Le coup porté par le marché chinois : que disent les chiffres ?
La chute provient essentiellement d’un recul massif des arrivées depuis la Chine, avec des baisses de l’ordre de -57,3 % en juin et -56,4 % sur le semestre. Sur six mois, cela représente environ 2,6 millions de touristes chinois en moins par rapport à l’an dernier. Depuis 2015 la Chine était le premier marché émetteur vers l’archipel ; face à cette crise, elle a été dépassée par la Corée du Sud et Taïwan.

Ce retournement trouve une origine politique : des déclarations de la première ministre japonaise évoquant un recours possible à la force en cas d’attaque contre Taïwan ont déclenché une réaction officielle de Pékin, qui a déconseillé à ses citoyens de se rendre au Japon. Le résultat illustre à quel point des événements diplomatiques peuvent se traduire rapidement en variations de flux touristiques.
Qui compense l’absence des touristes chinois
Si la Chine s’effondre, d’autres marchés prennent le relais et limitent l’impact global sur les arrivées. Plusieurs pays et régions affichent des hausses marquées :

- Mexique +29,2 %
- Russie +24,7 %
- Inde +22,9 %
- Taïwan +20,9 %
- Corée du Sud +18,6 %
- France +8,4 %
En outre, sur le mois de juin la France avait déjà montré une progression de +3,7 %, signe que la popularité du Japon continue de s’étendre sur plusieurs marchés occidentaux et émergents.
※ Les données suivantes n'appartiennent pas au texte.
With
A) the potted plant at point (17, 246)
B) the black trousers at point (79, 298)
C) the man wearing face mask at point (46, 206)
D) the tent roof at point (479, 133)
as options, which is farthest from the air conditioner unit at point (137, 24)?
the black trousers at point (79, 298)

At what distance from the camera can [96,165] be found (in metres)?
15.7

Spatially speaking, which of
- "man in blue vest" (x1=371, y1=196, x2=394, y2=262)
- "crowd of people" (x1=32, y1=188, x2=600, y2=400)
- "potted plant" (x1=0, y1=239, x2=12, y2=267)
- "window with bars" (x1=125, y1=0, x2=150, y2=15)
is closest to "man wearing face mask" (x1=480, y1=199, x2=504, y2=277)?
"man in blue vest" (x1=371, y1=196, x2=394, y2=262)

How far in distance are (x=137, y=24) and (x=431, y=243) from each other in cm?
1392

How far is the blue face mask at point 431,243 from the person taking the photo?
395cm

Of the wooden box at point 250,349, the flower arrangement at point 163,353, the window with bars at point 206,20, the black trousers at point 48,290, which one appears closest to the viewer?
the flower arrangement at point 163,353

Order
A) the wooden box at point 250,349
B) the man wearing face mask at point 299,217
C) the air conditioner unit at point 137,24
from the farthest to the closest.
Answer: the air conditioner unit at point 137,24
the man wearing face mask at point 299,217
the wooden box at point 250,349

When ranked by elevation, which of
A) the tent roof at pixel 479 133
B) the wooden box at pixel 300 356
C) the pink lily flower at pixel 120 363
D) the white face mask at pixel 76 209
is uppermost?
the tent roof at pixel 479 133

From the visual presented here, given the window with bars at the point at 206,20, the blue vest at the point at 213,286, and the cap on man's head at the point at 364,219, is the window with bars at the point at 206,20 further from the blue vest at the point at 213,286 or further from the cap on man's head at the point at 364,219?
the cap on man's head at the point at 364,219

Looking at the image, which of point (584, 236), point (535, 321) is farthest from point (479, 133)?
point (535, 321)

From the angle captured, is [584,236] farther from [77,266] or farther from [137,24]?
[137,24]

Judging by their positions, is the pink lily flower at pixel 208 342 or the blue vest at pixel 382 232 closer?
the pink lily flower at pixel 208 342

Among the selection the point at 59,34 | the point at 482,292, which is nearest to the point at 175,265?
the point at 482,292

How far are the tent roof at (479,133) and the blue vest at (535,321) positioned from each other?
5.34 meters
Risques et limites de la substitution de marchés
Remplacer des volumes n’implique pas forcément remplacer les mêmes bénéfices. La diversification des provenances compense en partie la perte de visiteurs chinois au niveau du nombre, mais plusieurs limites doivent être prises en compte. D’abord la saisonnalité : les flux provenant d’un marché peuvent arriver à des moments différents de l’année, ce qui complique l’occupation hôtelière et la gestion des ressources locales. Ensuite, les comportements de voyage varient : durée moyenne de séjour, dépenses par visiteur, itinéraires préférés — autant de paramètres qui influencent l’impact économique réel.
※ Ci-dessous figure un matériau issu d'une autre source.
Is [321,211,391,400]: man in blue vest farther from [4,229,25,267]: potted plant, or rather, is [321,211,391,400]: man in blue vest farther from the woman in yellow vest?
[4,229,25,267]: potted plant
Enfin, compter sur une seule substitution peut être trompeur. Les chiffres montrent que le Japon a su attirer davantage de visiteurs ailleurs, mais la dépendance historique à un grand marché comme la Chine laisse la destination vulnérable quand ce marché se replie pour des raisons géopolitiques.
Que peuvent faire les acteurs du tourisme pour limiter les effets d’un boycott ?
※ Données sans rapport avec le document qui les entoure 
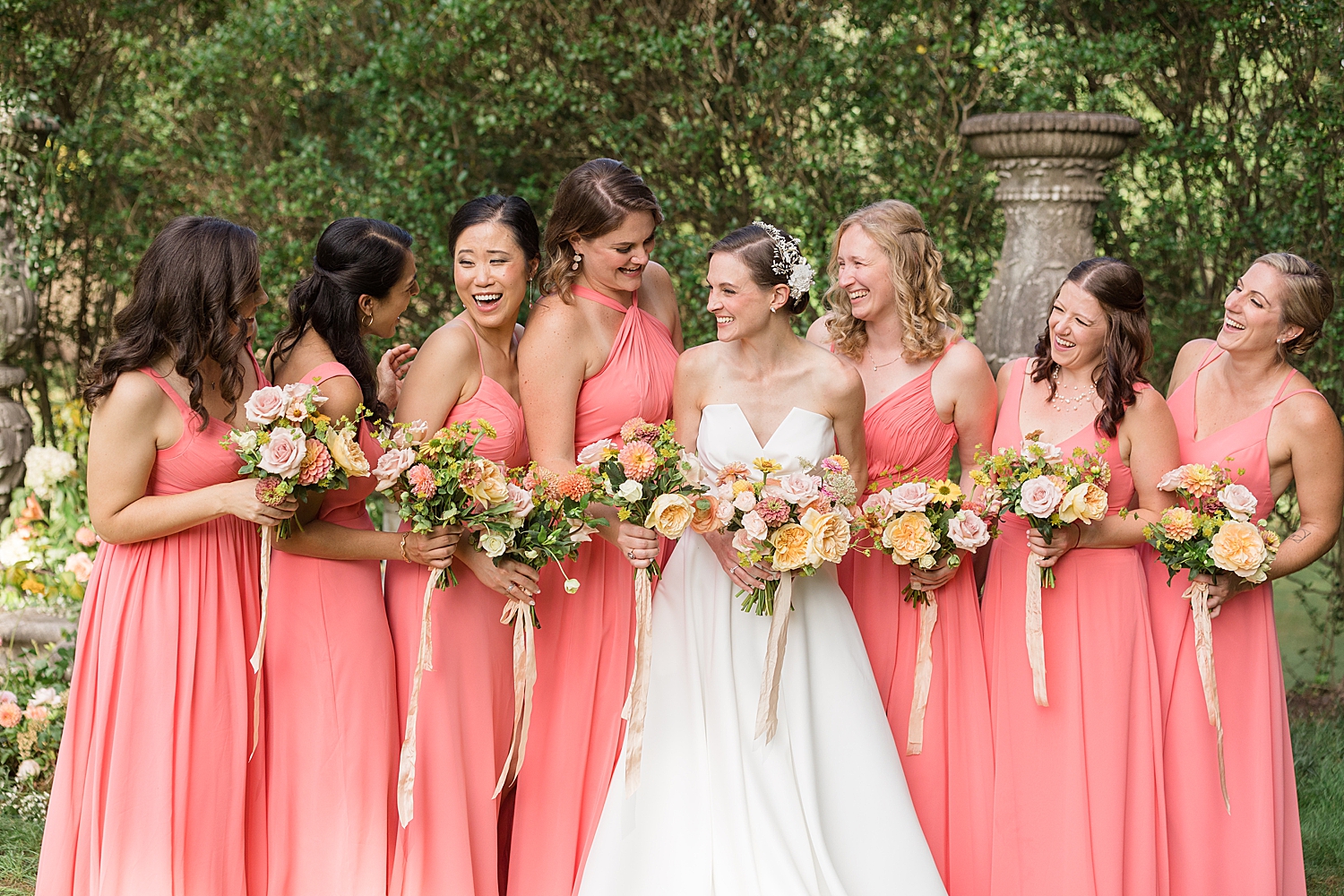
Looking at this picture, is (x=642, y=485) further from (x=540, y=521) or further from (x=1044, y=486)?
(x=1044, y=486)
Face à une secousse provoquée par des tensions diplomatiques, les offices de tourisme, les hébergeurs et les tour-opérateurs n’ont pas de solution miracle, mais disposent de leviers pratiques pour réduire la vulnérabilité. Il est utile d’adopter une communication réactive et nuancée envers des marchés clés, d’accélérer des campagnes de promotion vers des pays en croissance, et d’adapter l’offre locale aux attentes de nouveaux profils de visiteurs. Sur le plan opérationnel, travailler la résilience tarifaire et la flexibilité des conditionnements (packages, durées, itinéraires modulables) aide à absorber des variations de flux. Enfin, collecter et analyser en continu des indicateurs de marché — pas seulement le nombre d’arrivées mais aussi la durée moyenne de séjour et la répartition géographique des visites — permet d’ajuster rapidement les actions.
Ces mesures ne supprimeront pas les risques géopolitiques, mais elles réduisent les erreurs fréquentes comme interpréter une baisse mensuelle comme une tendance définitive, ou négliger la qualité économique des visiteurs au profit du seul volume.